◆ **EXCERPT PROVIDED**
____________________
Film, Film Review

REVIEW: The Wedding Banquet (2025) dir. Andrew Ahn

This American life

by

The Chinese Zodiac attributes personality traits and fortune by your birth year, but film lovers might find a little more zest in looking up their year’s film releases. Thankfully, 1993 was a good year for pan-Asian representation. Wayne Wang’s The Joy Luck Club, an adaptation of your mahjong auntie’s favorite book in the late ‘80s, was released that year. Vietnam’s biggest movie, The Scent of Green Papaya, a reimagined portrait of the country in tranquility, had made big international splashes in France before coming over to challenge Oliver Stone’s Western lens. Hailing from Hong Kong, Farewell My Concubine set the world ablaze from performances by Leslie Chung and Gong Li.
____________________
Image-based spatial reasoning data:
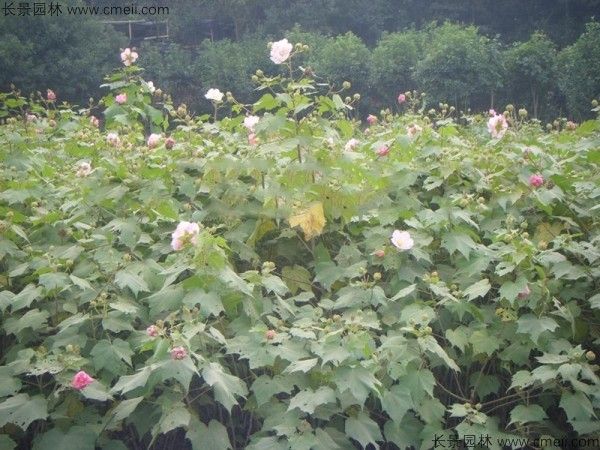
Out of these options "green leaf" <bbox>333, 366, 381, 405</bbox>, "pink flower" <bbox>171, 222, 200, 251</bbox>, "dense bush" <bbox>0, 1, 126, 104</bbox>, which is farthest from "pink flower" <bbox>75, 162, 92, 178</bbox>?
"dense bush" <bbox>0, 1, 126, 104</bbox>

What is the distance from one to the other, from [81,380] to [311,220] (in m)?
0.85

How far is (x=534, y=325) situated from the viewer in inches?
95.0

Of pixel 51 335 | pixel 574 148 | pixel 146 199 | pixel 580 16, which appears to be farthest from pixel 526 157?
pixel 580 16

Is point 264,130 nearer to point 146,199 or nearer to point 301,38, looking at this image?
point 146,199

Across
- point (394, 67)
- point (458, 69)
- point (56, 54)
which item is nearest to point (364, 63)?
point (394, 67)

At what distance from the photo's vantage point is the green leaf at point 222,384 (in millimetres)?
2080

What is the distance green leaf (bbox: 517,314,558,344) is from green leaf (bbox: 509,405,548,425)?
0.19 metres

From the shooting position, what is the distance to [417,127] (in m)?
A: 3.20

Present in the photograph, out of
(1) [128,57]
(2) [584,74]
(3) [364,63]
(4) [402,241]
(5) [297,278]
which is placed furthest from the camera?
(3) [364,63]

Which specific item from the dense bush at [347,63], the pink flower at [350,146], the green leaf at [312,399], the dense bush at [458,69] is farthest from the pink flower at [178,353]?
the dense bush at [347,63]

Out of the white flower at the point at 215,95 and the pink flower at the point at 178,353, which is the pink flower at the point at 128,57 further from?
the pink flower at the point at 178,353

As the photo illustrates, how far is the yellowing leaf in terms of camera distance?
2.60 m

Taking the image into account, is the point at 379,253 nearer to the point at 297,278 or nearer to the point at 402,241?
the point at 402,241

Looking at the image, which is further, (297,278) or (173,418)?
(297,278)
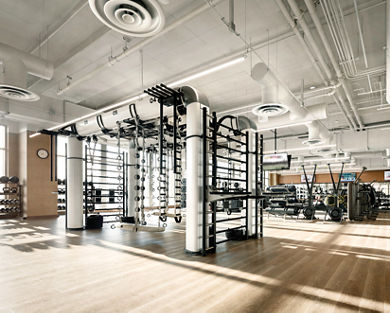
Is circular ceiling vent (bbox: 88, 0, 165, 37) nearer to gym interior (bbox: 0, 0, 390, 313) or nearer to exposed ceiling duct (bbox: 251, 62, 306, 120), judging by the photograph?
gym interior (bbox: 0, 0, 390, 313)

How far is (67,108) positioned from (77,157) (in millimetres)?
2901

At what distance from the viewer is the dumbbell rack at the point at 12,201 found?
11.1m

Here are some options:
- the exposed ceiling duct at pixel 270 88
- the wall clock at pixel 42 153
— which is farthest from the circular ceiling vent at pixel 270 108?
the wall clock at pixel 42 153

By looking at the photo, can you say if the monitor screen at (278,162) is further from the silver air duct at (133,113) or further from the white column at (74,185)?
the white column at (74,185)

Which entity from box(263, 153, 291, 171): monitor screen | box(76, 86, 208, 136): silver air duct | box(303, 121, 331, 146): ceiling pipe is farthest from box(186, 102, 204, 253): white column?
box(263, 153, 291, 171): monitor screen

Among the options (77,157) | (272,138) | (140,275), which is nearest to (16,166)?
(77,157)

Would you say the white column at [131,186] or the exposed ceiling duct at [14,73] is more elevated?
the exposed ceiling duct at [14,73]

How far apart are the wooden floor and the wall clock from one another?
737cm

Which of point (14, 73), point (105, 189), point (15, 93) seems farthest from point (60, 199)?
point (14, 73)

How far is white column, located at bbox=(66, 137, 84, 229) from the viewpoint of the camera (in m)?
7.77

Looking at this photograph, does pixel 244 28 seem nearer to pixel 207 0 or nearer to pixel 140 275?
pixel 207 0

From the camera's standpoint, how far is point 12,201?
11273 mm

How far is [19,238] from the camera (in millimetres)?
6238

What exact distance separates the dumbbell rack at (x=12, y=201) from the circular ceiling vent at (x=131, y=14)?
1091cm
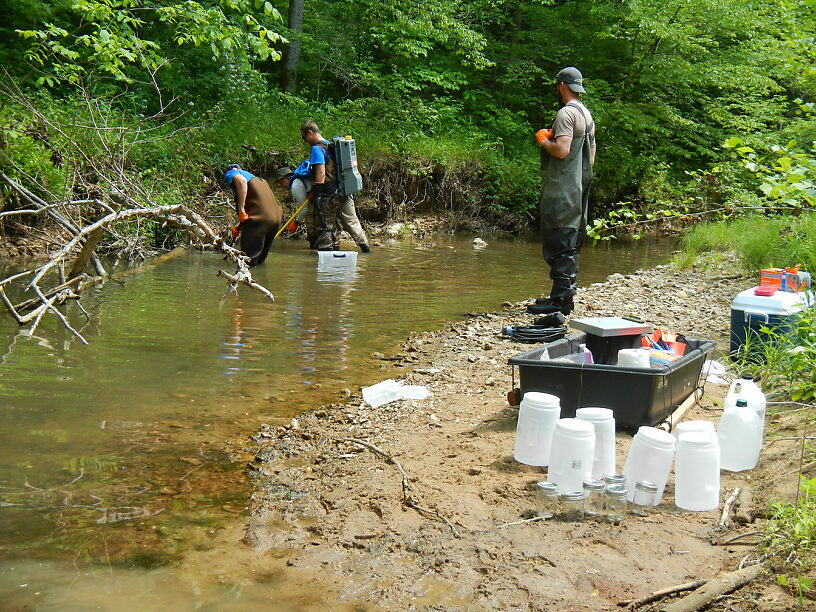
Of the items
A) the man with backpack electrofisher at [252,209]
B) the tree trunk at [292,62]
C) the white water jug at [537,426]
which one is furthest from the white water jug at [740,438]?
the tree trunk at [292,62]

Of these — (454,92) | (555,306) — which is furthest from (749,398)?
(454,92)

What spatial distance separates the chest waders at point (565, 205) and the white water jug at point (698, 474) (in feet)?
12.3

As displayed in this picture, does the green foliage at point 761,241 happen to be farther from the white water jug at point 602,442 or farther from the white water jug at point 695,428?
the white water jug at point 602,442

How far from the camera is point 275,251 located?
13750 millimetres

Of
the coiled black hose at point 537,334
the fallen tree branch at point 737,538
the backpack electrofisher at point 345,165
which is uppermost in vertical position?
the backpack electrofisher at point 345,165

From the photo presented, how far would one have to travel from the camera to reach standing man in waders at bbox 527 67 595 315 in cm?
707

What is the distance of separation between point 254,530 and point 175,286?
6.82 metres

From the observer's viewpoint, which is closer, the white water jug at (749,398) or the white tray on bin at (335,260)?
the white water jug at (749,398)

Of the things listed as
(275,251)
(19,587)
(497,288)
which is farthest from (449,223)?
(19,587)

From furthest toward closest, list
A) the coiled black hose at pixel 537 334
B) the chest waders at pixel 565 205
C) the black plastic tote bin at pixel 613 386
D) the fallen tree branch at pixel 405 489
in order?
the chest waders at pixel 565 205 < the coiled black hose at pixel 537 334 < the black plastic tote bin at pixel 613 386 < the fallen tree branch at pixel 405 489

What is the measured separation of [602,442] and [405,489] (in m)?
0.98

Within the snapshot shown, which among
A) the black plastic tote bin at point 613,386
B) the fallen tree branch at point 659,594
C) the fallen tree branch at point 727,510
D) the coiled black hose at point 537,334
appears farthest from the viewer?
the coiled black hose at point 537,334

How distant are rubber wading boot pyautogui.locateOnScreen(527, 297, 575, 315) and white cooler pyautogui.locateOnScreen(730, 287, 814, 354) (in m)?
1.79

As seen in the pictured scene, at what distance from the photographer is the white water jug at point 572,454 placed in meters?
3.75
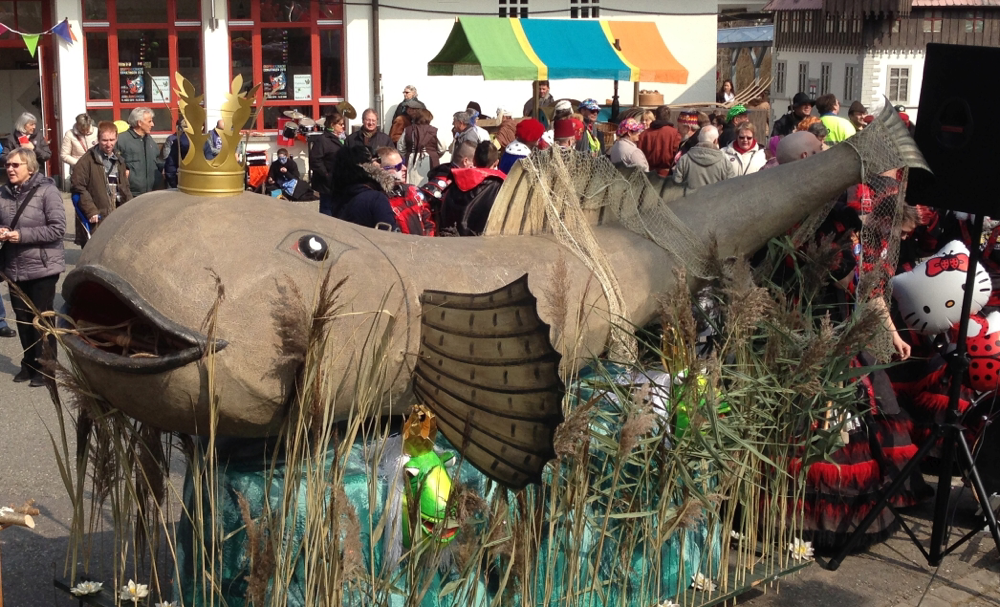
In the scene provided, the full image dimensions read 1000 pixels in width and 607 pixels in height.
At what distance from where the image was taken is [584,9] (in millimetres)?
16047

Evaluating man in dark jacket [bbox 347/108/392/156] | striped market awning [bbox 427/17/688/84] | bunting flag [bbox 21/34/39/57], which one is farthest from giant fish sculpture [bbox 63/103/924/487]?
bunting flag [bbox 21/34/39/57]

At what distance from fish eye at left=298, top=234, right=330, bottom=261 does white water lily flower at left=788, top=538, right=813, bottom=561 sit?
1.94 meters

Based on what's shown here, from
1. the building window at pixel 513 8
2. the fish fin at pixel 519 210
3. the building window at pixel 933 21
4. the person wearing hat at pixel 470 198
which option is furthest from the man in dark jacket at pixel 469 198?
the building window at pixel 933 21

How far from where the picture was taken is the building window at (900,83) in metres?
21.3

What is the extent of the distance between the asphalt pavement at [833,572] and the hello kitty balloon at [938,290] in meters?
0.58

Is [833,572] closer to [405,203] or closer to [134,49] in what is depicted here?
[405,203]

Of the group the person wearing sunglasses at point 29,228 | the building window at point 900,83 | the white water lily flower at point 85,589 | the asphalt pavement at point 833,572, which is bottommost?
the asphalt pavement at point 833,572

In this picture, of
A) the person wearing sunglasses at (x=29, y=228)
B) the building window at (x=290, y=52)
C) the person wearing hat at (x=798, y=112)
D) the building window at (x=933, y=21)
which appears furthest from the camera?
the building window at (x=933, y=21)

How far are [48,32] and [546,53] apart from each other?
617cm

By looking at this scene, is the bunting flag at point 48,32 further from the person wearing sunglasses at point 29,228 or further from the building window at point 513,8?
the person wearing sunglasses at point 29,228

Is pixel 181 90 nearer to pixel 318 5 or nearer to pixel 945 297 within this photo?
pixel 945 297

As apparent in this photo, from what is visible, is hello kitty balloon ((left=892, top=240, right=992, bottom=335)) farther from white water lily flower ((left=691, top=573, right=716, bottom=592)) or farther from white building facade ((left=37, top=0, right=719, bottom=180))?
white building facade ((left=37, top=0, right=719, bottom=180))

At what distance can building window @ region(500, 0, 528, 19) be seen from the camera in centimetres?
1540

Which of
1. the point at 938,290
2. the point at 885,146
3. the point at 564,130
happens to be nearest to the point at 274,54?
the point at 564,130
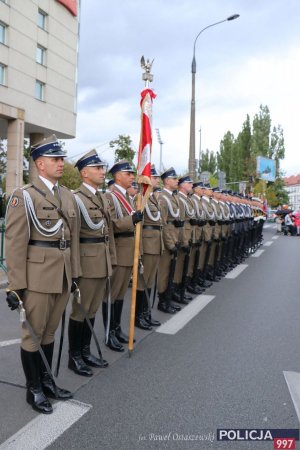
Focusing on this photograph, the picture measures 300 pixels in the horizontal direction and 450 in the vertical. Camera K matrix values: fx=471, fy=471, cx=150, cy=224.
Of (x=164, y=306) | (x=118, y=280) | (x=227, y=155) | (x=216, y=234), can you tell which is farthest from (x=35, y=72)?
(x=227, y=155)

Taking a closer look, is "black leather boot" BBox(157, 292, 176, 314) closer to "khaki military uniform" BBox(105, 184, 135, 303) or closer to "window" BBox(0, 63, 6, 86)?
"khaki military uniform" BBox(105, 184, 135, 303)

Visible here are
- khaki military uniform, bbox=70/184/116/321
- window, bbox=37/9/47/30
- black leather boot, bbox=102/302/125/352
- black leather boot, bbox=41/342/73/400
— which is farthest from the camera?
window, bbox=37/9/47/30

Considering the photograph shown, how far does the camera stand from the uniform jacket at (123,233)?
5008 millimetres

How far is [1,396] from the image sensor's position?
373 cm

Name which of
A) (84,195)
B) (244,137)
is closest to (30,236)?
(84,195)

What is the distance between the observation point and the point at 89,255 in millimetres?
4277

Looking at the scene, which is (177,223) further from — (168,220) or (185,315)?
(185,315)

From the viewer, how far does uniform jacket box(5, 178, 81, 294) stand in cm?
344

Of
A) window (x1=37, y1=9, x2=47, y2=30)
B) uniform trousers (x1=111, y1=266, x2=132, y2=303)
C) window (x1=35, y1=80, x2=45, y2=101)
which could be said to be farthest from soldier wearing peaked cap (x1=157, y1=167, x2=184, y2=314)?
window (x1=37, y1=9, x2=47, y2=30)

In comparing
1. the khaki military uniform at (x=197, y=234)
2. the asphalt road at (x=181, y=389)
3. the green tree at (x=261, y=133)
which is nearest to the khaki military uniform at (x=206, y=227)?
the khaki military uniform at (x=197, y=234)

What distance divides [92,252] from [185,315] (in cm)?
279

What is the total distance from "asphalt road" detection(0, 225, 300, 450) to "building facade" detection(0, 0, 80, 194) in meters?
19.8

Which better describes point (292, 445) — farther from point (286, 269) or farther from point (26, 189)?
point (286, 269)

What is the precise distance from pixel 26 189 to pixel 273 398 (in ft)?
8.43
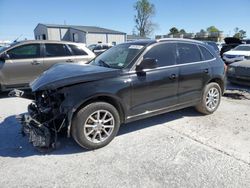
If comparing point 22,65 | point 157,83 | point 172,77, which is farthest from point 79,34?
____________________
◆ **TASK SET**
**A.** In the film review, which film had made big international splashes in France?
**B.** Write out the film review from "This American life" up to and including "and Gong Li.".

◆ **RESPONSES**
**A.** The Scent of Green Papaya

**B.**
This American life

by

The Chinese Zodiac attributes personality traits and fortune by your birth year, but film lovers might find a little more zest in looking up their year’s film releases. Thankfully, 1993 was a good year for pan-Asian representation. Wayne Wang’s The Joy Luck Club, an adaptation of your mahjong auntie’s favorite book in the late ‘80s, was released that year. Vietnam’s biggest movie, The Scent of Green Papaya, a reimagined portrait of the country in tranquility, had made big international splashes in France before coming over to challenge Oliver Stone’s Western lens. Hailing from Hong Kong, Farewell My Concubine set the world ablaze from performances by Leslie Chung and Gong Li.